Reproduce all of the material below word for word, leaving out the pictures.
↓↓↓
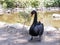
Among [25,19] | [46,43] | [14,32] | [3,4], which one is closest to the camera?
[46,43]

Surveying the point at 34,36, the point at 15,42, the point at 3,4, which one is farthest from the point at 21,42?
the point at 3,4

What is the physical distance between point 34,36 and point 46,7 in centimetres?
1253

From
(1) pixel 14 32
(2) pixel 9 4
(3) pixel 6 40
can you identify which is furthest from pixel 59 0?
(3) pixel 6 40

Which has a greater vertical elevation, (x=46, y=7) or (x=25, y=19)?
Answer: (x=25, y=19)

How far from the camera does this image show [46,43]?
541 cm

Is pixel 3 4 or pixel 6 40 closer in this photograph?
pixel 6 40

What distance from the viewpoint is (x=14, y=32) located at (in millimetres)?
6785

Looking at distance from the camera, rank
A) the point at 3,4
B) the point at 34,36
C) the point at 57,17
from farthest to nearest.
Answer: the point at 3,4 → the point at 57,17 → the point at 34,36

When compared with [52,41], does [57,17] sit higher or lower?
lower

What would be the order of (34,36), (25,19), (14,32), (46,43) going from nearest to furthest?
1. (46,43)
2. (34,36)
3. (14,32)
4. (25,19)

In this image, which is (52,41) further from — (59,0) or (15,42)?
(59,0)

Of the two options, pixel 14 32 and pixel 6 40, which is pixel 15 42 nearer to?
pixel 6 40

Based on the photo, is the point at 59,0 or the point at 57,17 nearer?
the point at 57,17

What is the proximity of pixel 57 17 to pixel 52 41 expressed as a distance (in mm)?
7792
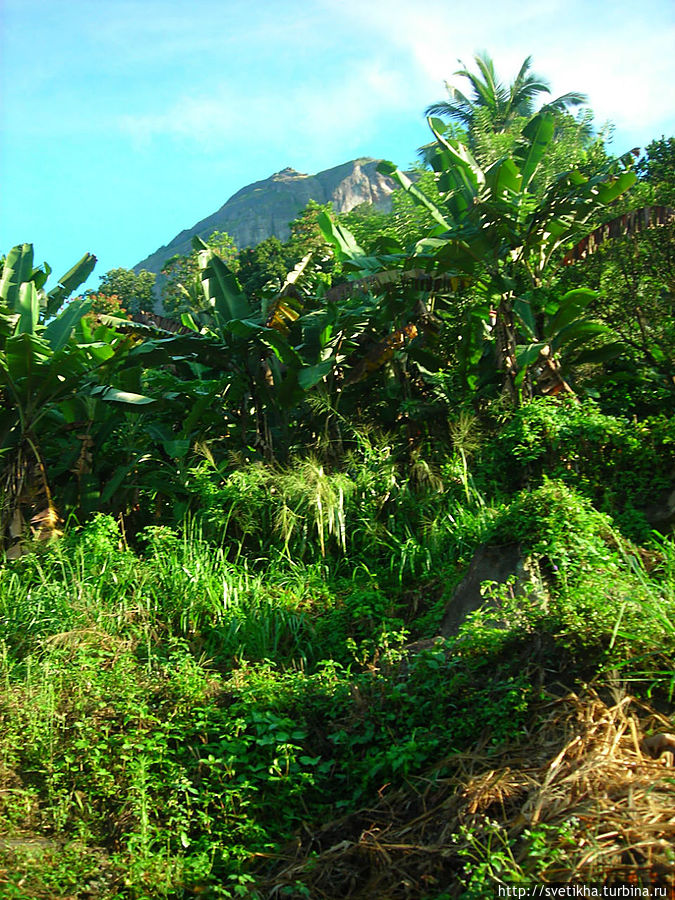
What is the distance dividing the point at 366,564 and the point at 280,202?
62871 millimetres

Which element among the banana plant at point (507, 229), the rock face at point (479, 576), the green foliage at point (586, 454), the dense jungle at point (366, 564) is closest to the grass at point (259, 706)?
the dense jungle at point (366, 564)

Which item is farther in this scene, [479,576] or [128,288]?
[128,288]

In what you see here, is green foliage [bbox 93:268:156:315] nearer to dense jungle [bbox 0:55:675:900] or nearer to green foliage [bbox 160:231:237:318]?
green foliage [bbox 160:231:237:318]

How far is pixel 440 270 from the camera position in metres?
8.89

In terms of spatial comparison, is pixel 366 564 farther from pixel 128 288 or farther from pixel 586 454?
pixel 128 288

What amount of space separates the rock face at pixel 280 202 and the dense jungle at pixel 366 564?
52212 millimetres

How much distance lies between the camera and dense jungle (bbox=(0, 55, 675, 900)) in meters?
3.78

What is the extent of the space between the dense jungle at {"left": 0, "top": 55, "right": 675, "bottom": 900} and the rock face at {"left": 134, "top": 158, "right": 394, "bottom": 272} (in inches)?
2056

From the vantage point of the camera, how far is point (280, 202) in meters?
66.4

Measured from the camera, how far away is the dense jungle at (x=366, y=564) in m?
3.78

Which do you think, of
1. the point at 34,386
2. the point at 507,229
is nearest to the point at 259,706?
the point at 34,386

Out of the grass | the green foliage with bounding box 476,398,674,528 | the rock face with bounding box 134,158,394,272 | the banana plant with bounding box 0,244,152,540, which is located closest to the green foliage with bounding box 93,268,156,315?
the banana plant with bounding box 0,244,152,540

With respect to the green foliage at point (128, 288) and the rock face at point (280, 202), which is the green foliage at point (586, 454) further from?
the rock face at point (280, 202)

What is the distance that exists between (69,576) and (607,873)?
5.50 m
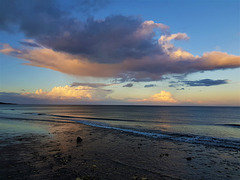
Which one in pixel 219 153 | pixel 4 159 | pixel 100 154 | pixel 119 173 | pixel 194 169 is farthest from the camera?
pixel 219 153

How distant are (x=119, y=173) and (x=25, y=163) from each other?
809 cm

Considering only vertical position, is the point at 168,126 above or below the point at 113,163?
below

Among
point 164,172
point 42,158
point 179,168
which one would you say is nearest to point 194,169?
↑↑↑
### [WORKED ANSWER]
Among [25,19] | [46,43] | [14,32] | [3,4], which one is closest to the camera?
[46,43]

Surveying the point at 34,36, the point at 15,42, the point at 3,4, which one is farthest from the point at 21,42?
the point at 3,4

What is the physical distance between point 34,36 and point 46,7 in centimetres?
1253

From
(1) pixel 14 32
(2) pixel 9 4
(3) pixel 6 40
can you identify which is furthest from pixel 59 0?
(3) pixel 6 40

Which has a greater vertical elevation, (x=46, y=7) or (x=25, y=19)?
Answer: (x=25, y=19)

How far from the camera does this image show [46,43]?
541 cm

Is pixel 3 4 or pixel 6 40 closer in this photograph?
pixel 6 40

What distance from the viewpoint is (x=14, y=32) located at (in millimetres)?
6785

Looking at distance from the camera, rank
A) the point at 3,4
B) the point at 34,36
C) the point at 57,17
from farthest to nearest.
Answer: the point at 3,4 → the point at 57,17 → the point at 34,36

When compared with [52,41], does [57,17] sit higher or lower?
lower

What would be the order of (34,36), (25,19), (14,32), (46,43) going from nearest to furthest?
1. (46,43)
2. (34,36)
3. (14,32)
4. (25,19)

In this image, which is (52,41) further from — (59,0) or (15,42)?
(59,0)

Of the two options, pixel 14 32 and pixel 6 40, which is pixel 15 42 nearer to?
pixel 6 40

Based on the photo, is the point at 59,0 or the point at 57,17 nearer?
the point at 57,17

What is the proximity of pixel 57 17 to pixel 52 41 expressed as a distance (in mm)?
7792
What is the distance dividing the point at 366,564 and the point at 280,202?
62871 millimetres

Which element among the banana plant at point (507, 229), the rock face at point (479, 576), the green foliage at point (586, 454), the dense jungle at point (366, 564) is closest to the grass at point (259, 706)?
the dense jungle at point (366, 564)

Which item is farther in this scene, [479,576] or [128,288]?
[128,288]

In what you see here, is green foliage [bbox 93:268:156:315] nearer to dense jungle [bbox 0:55:675:900] or nearer to green foliage [bbox 160:231:237:318]?
green foliage [bbox 160:231:237:318]

How far is pixel 440 270 from the camera position in metres?
8.89

In terms of spatial comparison, is pixel 366 564 farther from pixel 128 288 or farther from pixel 586 454?
pixel 128 288

What amount of space separates the rock face at pixel 280 202 and the dense jungle at pixel 366 564?
52212 millimetres

How much distance lies between the camera and dense jungle (bbox=(0, 55, 675, 900)) in meters?
3.78

What is the extent of the space between the dense jungle at {"left": 0, "top": 55, "right": 675, "bottom": 900} and the rock face at {"left": 134, "top": 158, "right": 394, "bottom": 272} (in inches)?
2056

From the vantage point of the camera, how far is point (280, 202) in meters?
66.4

Measured from the camera, how far away is the dense jungle at (x=366, y=564) in m?
3.78

Which do you think, of
1. the point at 34,386
2. the point at 507,229
is nearest to the point at 259,706?
the point at 34,386

Out of the grass | the green foliage with bounding box 476,398,674,528 | the rock face with bounding box 134,158,394,272 | the banana plant with bounding box 0,244,152,540, which is located closest to the green foliage with bounding box 93,268,156,315?
the banana plant with bounding box 0,244,152,540

With respect to the green foliage at point (128, 288) and the rock face at point (280, 202), which is the green foliage at point (586, 454) further from?
the rock face at point (280, 202)

What is the distance that exists between (69,576) and (607,873)?
5.50 m
Which one in pixel 219 153 | pixel 4 159 | pixel 100 154 | pixel 119 173 | pixel 194 169 is farthest from the camera?
pixel 219 153

How distant are (x=119, y=173) and (x=25, y=163) from each other?
809 cm

Considering only vertical position, is the point at 168,126 above or below the point at 113,163?
below

Among
point 164,172
point 42,158
point 179,168
which one would you say is nearest to point 194,169?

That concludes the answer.